[Source records]
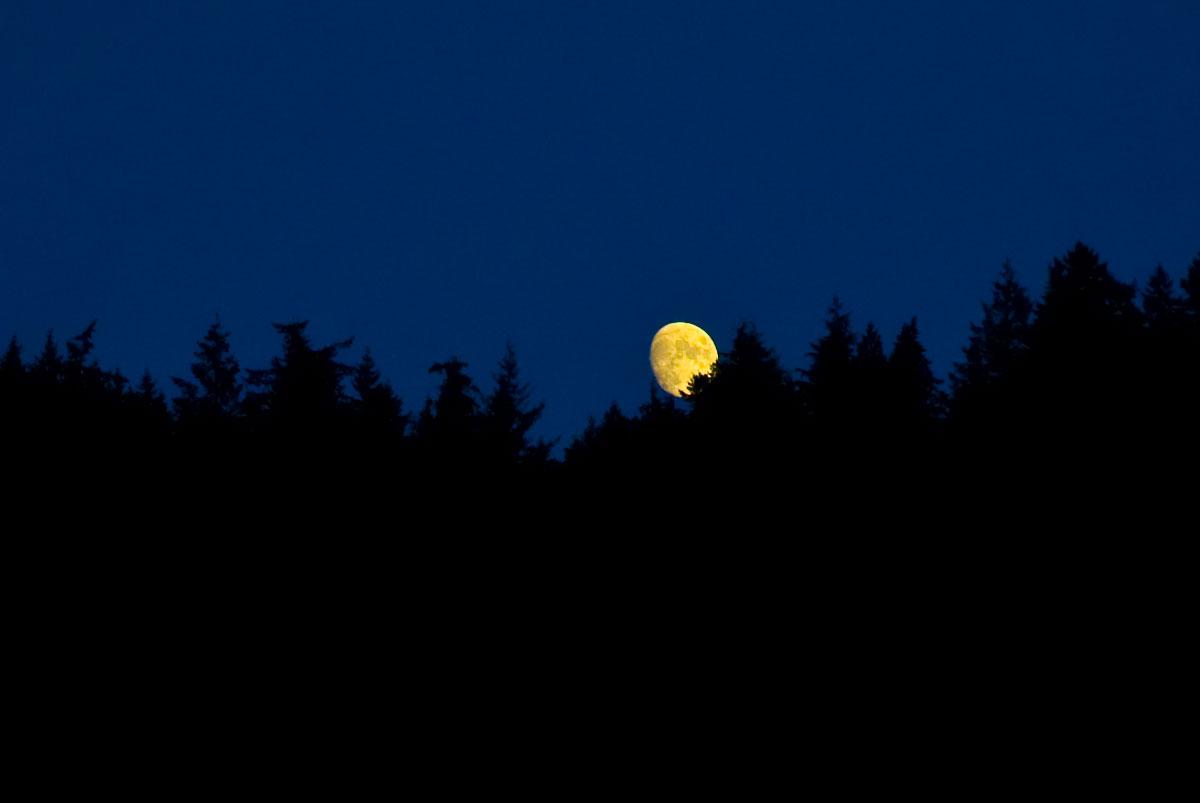 20090704_moon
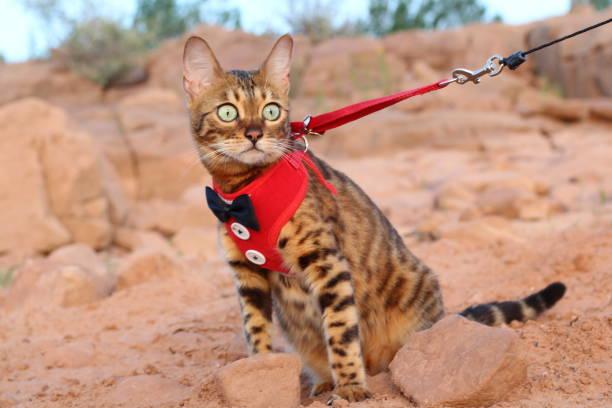 katze an der leine mit einem ausgefallenen outfit - katzengeschirr stock-fotos und bilder
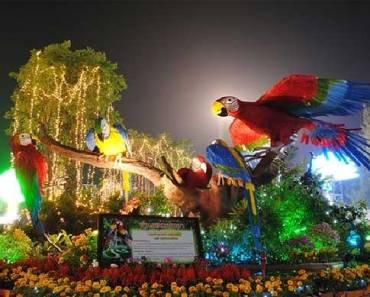 Straw Bird Fair 2016 Thailand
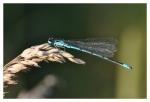 Lehká jako vánek je malá šídlatka páskovaná volně poletující nad břehem potoka...
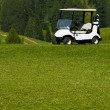 Stock Photo: Electric car golf resort
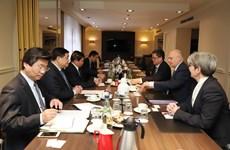 Vietnam-Germany strategic partnership enters new development period: minister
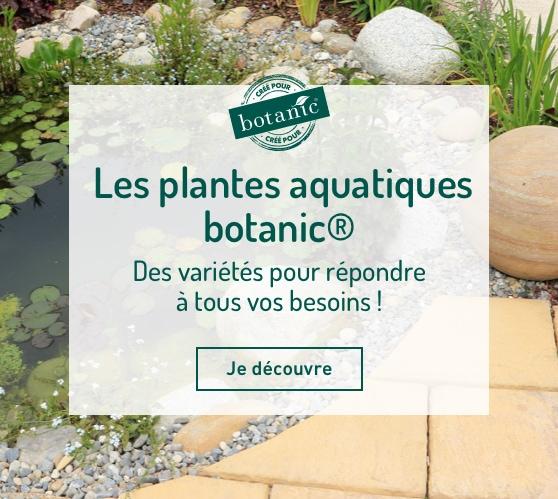 Edito_les-plantes-aquatiques-botanic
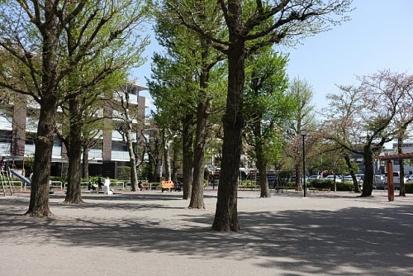 田向公園の画像1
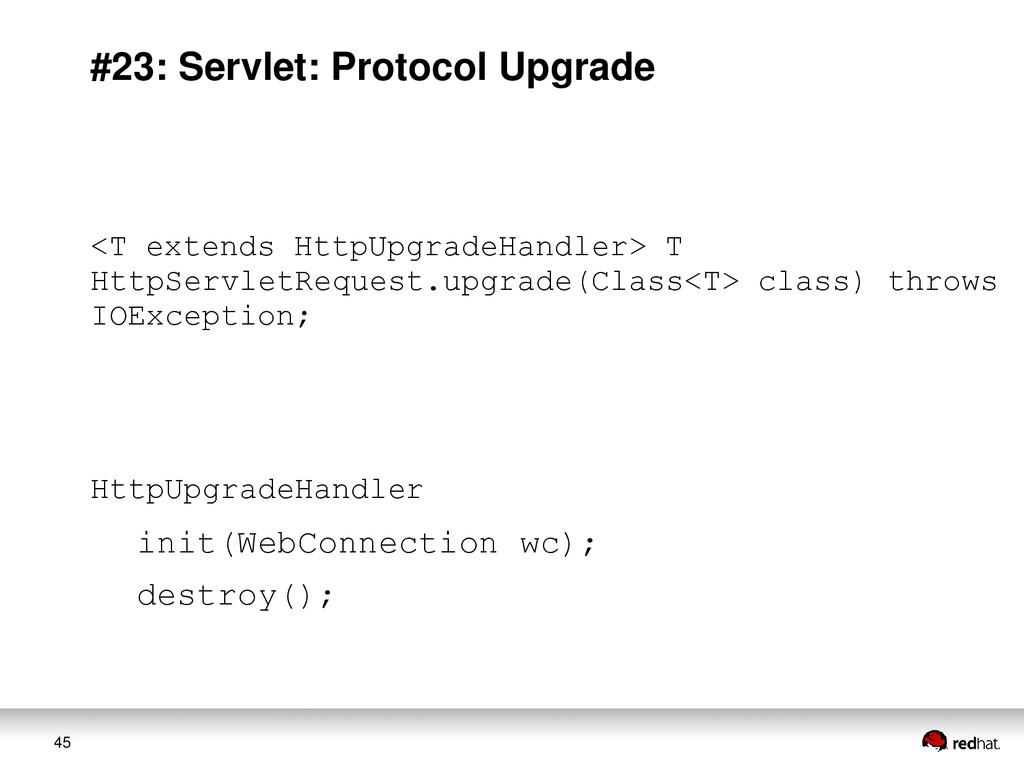 45 #23: Servlet: Protocol Upgrade <T extends Ht...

- _INSTRUCTIONS TO FOLLOW_
Exclude every picture, then reproduce the remaining data character for character.

- _ANSWER TO THE EXERCISE_
 20090704_moon
 katze an der leine mit einem ausgefallenen outfit - katzengeschirr stock-fotos und bilder
 Straw Bird Fair 2016 Thailand
 Lehká jako vánek je malá šídlatka páskovaná volně poletující nad břehem potoka...
 Stock Photo: Electric car golf resort
 Vietnam-Germany strategic partnership enters new development period: minister
 Edito_les-plantes-aquatiques-botanic
 田向公園の画像1
 45 #23: Servlet: Protocol Upgrade <T extends Ht...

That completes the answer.